Publication Abstract from PubMed

Coronavirus disease 2019, caused by SARS-CoV-2, remains an on-going pandemic, partly due to the emergence of variant viruses that can "break-through" the protection of the current vaccines and neutralizing antibodies (nAbs), highlighting the needs for broadly nAbs and next-generation vaccines. We report an antibody that exhibits breadth and potency in binding the receptor-binding domain (RBD) of the virus spike glycoprotein across SARS coronaviruses. Initially, a lead antibody was computationally discovered and crystallographically validated that binds to a highly conserved surface of the RBD of wild-type SARS-CoV-2. Subsequently, through experimental affinity enhancement and computational affinity maturation, it was further developed to bind the RBD of all concerning SARS-CoV-2 variants, SARS-CoV-1 and pangolin coronavirus with pico-molar binding affinities, consistently exhibited strong neutralization activity against wild-type SARS-CoV-2 and the Alpha and Delta variants. These results identify a vulnerable target site on coronaviruses for development of pan-sarbecovirus nAbs and vaccines.
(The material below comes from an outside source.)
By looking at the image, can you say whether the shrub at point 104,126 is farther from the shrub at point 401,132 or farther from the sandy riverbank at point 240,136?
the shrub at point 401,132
Computational design of a neutralizing antibody with picomolar binding affinity for all concerning SARS-CoV-2 variants.,Jeong BS, Cha JS, Hwang I, Kim U, Adolf-Bryfogle J, Coventry B, Cho HS, Kim KD, Oh BH MAbs. 2022 Jan-Dec;14(1):2021601. doi: 10.1080/19420862.2021.2021601. PMID:35030983^[1]

From MEDLINE®/PubMed®, a database of the U.S. National Library of Medicine.